• _TO DO_
Swap "camera" for "viewer" in the stretch from the line containing "How far away" through the end of the material, and give back only those lines with nothing else changed.

• _ENTRIES_
###

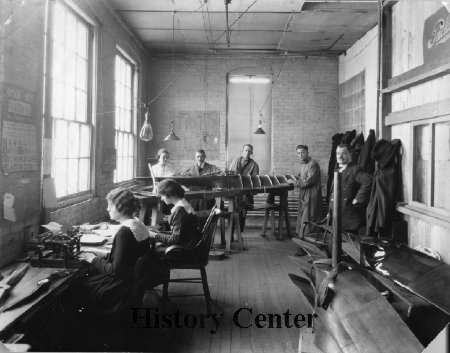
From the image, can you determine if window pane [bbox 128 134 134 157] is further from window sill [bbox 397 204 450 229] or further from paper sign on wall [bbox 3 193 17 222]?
window sill [bbox 397 204 450 229]

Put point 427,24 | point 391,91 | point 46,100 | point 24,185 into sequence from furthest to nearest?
point 391,91 < point 427,24 < point 46,100 < point 24,185

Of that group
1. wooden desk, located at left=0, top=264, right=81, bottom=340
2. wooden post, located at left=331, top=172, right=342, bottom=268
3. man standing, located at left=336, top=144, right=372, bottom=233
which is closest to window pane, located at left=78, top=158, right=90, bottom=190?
wooden desk, located at left=0, top=264, right=81, bottom=340

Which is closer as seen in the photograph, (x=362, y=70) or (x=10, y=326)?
(x=10, y=326)

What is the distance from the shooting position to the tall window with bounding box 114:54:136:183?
6.68 m

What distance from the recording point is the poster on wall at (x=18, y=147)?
2717 mm

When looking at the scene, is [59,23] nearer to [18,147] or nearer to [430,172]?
[18,147]

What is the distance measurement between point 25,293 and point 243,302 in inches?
87.2

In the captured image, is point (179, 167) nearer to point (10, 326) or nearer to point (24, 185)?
point (24, 185)

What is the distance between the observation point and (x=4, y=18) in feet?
8.65

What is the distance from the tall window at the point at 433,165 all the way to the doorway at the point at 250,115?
15.4ft

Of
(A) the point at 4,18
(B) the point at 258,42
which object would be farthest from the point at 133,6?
(A) the point at 4,18

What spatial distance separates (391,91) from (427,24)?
3.29ft

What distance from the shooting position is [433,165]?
4.08 metres

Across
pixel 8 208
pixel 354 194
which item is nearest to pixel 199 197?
pixel 354 194
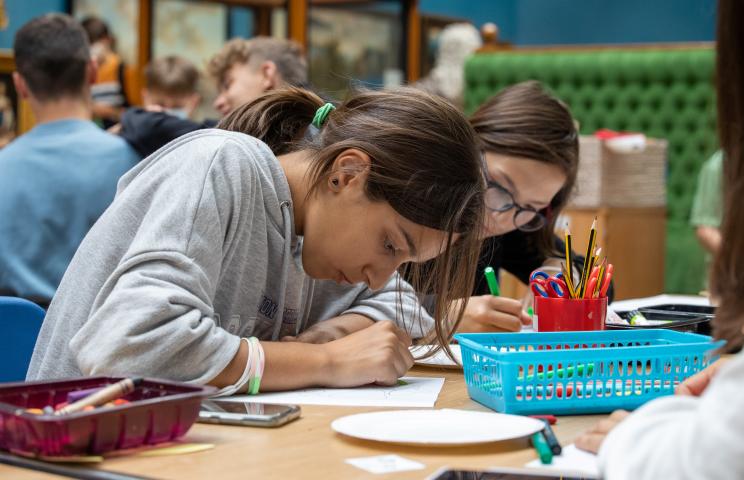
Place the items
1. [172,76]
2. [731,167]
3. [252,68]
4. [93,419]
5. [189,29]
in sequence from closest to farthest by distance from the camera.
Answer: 1. [731,167]
2. [93,419]
3. [252,68]
4. [172,76]
5. [189,29]

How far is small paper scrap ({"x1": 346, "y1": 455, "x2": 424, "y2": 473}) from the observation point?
0.99 meters

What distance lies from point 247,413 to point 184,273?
222 mm

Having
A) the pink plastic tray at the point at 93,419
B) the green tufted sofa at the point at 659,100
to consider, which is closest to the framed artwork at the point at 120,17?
the green tufted sofa at the point at 659,100

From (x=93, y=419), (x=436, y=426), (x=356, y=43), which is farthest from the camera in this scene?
(x=356, y=43)

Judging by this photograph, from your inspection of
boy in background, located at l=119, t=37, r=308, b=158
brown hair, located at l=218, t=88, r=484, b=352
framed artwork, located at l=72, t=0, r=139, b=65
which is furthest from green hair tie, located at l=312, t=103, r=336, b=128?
framed artwork, located at l=72, t=0, r=139, b=65

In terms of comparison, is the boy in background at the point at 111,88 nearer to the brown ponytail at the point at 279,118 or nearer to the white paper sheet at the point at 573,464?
the brown ponytail at the point at 279,118

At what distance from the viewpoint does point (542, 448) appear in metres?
1.04

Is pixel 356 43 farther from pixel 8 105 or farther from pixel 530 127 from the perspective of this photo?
pixel 530 127

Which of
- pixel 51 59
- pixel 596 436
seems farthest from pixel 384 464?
pixel 51 59

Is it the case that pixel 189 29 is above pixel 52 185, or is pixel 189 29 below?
above

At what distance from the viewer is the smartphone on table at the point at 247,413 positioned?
116 centimetres

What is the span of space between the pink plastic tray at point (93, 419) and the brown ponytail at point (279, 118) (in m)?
0.64

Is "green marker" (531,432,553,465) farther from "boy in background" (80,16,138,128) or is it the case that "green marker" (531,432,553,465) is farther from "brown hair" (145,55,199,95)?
"boy in background" (80,16,138,128)

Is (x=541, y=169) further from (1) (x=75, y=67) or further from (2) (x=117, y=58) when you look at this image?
(2) (x=117, y=58)
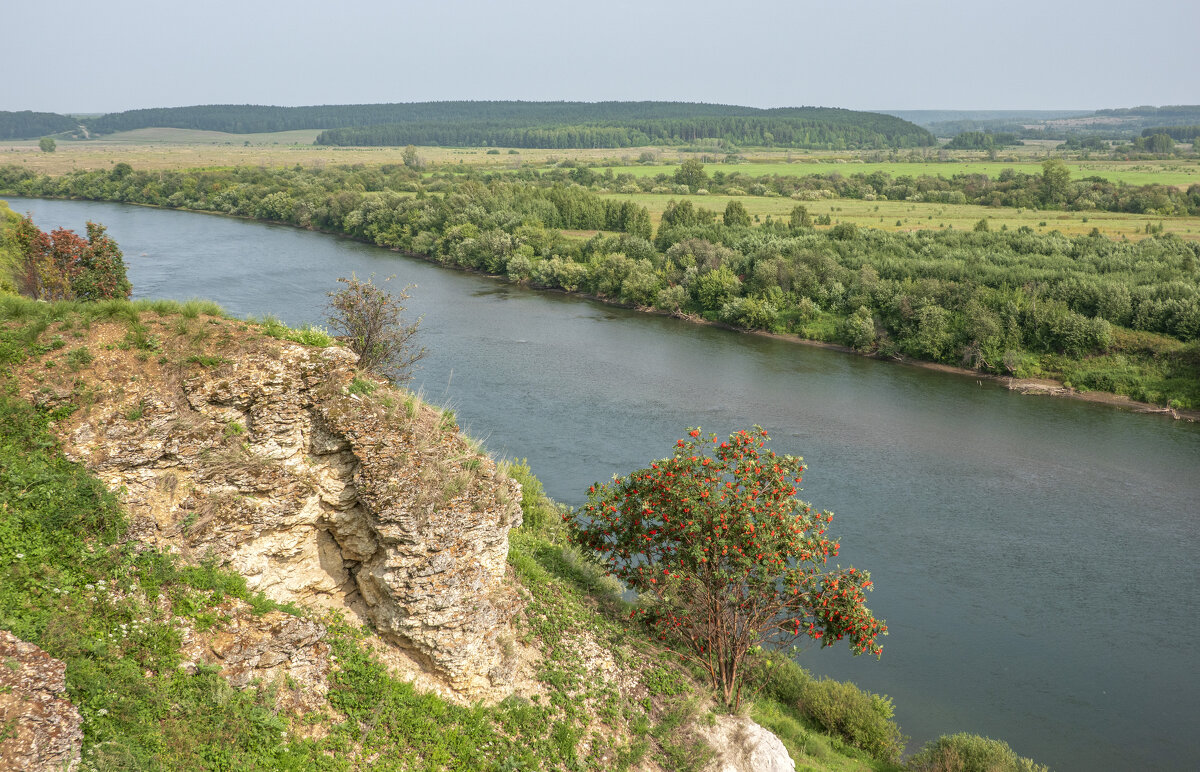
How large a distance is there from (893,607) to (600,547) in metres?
11.2

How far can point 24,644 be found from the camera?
28.8 feet

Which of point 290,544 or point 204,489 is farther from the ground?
A: point 204,489

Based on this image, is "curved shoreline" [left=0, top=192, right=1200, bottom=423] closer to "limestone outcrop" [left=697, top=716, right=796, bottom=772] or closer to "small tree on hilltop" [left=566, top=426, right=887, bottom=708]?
"small tree on hilltop" [left=566, top=426, right=887, bottom=708]

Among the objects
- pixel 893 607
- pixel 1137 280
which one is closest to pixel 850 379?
pixel 1137 280

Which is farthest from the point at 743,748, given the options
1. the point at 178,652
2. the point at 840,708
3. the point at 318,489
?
the point at 178,652

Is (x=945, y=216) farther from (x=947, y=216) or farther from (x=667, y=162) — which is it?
(x=667, y=162)

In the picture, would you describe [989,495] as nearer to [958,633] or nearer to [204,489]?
[958,633]

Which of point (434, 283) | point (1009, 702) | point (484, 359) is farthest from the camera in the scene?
point (434, 283)

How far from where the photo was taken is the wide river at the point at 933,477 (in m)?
20.4

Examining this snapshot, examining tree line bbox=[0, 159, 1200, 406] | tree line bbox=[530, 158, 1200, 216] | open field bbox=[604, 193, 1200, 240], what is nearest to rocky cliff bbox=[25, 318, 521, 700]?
tree line bbox=[0, 159, 1200, 406]

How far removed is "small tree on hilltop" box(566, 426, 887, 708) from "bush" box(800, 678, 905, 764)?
2571 mm

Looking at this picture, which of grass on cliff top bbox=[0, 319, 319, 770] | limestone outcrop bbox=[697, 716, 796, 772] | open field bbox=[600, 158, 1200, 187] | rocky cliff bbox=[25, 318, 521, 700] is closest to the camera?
grass on cliff top bbox=[0, 319, 319, 770]

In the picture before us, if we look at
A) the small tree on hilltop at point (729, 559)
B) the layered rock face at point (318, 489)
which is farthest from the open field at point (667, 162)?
the layered rock face at point (318, 489)

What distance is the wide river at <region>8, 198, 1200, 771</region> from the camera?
20422 millimetres
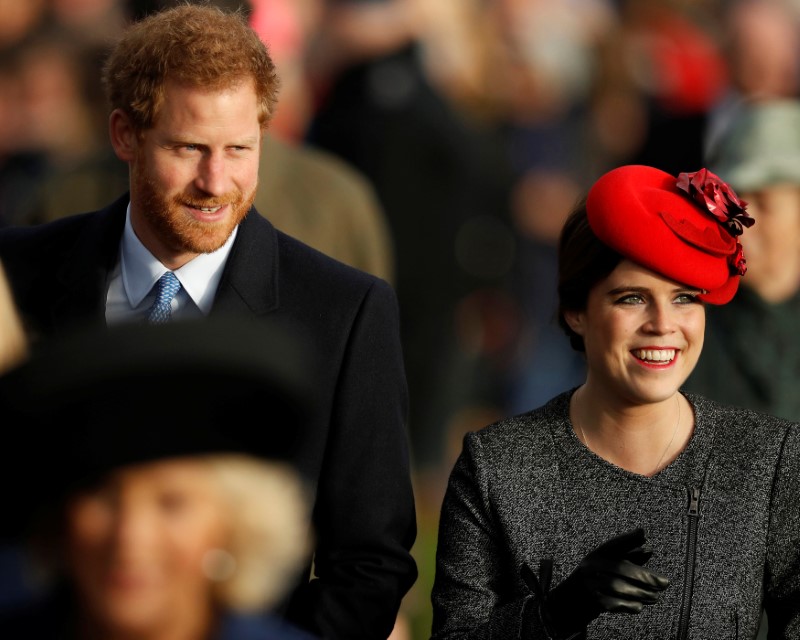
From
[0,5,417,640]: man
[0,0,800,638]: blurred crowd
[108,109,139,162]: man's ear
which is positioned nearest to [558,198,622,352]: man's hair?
[0,5,417,640]: man

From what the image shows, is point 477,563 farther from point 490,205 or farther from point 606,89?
point 606,89

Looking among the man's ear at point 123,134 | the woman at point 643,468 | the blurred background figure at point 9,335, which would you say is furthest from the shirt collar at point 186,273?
the woman at point 643,468

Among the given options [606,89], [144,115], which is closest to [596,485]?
[144,115]

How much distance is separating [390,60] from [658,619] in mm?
5029

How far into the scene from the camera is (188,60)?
412 cm

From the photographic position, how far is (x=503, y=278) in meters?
10.5

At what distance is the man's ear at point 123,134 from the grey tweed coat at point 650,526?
0.99m

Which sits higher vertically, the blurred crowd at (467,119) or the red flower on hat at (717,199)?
the red flower on hat at (717,199)

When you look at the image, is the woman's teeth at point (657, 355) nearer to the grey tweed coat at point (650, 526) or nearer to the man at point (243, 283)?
the grey tweed coat at point (650, 526)

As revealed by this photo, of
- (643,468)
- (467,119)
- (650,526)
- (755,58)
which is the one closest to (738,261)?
(643,468)

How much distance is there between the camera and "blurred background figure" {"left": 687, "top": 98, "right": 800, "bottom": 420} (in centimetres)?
616

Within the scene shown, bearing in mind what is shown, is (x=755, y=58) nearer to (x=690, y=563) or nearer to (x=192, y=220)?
(x=690, y=563)

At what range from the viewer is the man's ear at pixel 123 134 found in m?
4.26

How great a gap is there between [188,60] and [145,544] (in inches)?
68.4
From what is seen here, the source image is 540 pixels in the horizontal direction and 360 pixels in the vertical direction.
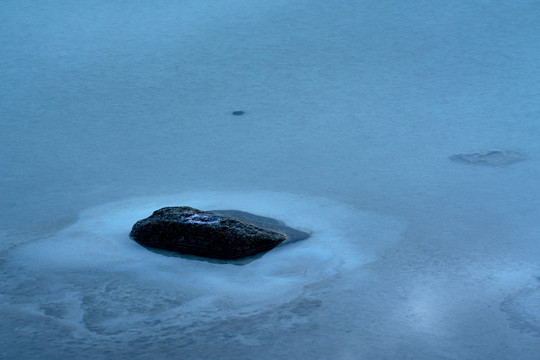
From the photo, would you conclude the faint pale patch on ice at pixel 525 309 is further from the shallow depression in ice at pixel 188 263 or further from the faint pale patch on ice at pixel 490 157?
the faint pale patch on ice at pixel 490 157

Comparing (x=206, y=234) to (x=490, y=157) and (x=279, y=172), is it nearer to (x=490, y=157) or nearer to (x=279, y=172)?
(x=279, y=172)

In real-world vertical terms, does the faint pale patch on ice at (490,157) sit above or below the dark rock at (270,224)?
above

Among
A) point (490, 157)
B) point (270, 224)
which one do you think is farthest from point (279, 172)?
point (490, 157)

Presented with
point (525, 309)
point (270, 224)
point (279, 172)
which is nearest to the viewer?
point (525, 309)

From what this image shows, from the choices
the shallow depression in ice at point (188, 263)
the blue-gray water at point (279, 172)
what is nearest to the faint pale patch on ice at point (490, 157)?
the blue-gray water at point (279, 172)

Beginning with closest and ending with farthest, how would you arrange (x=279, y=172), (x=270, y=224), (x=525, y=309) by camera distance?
1. (x=525, y=309)
2. (x=270, y=224)
3. (x=279, y=172)

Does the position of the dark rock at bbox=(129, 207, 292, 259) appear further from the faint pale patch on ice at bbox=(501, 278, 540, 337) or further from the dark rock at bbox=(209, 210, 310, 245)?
the faint pale patch on ice at bbox=(501, 278, 540, 337)

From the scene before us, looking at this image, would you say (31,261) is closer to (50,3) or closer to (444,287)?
(444,287)
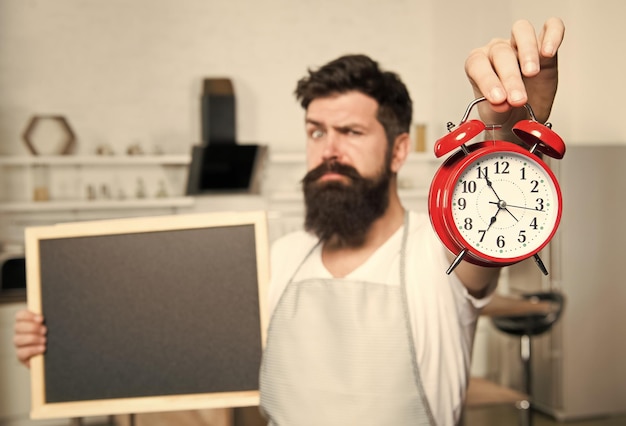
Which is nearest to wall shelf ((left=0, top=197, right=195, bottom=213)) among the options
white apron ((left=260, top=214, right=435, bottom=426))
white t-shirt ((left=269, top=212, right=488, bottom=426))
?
white apron ((left=260, top=214, right=435, bottom=426))

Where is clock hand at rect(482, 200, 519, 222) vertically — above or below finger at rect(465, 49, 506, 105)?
below

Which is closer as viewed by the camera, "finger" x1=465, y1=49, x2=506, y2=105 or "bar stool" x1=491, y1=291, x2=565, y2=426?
"finger" x1=465, y1=49, x2=506, y2=105

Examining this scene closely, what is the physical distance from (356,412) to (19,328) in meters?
0.78

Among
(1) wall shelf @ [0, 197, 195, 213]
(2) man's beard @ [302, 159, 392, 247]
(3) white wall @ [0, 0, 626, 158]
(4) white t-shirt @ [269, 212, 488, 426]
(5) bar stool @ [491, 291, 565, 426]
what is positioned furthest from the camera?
(3) white wall @ [0, 0, 626, 158]

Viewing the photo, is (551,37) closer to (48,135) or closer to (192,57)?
(48,135)

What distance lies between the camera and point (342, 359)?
1526 millimetres

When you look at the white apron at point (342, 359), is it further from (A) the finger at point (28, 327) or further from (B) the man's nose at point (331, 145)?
(A) the finger at point (28, 327)

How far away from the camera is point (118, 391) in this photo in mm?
1559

###

• _TASK ANSWER_
How far away from the viewer is point (118, 391) in this photo in mm?
1559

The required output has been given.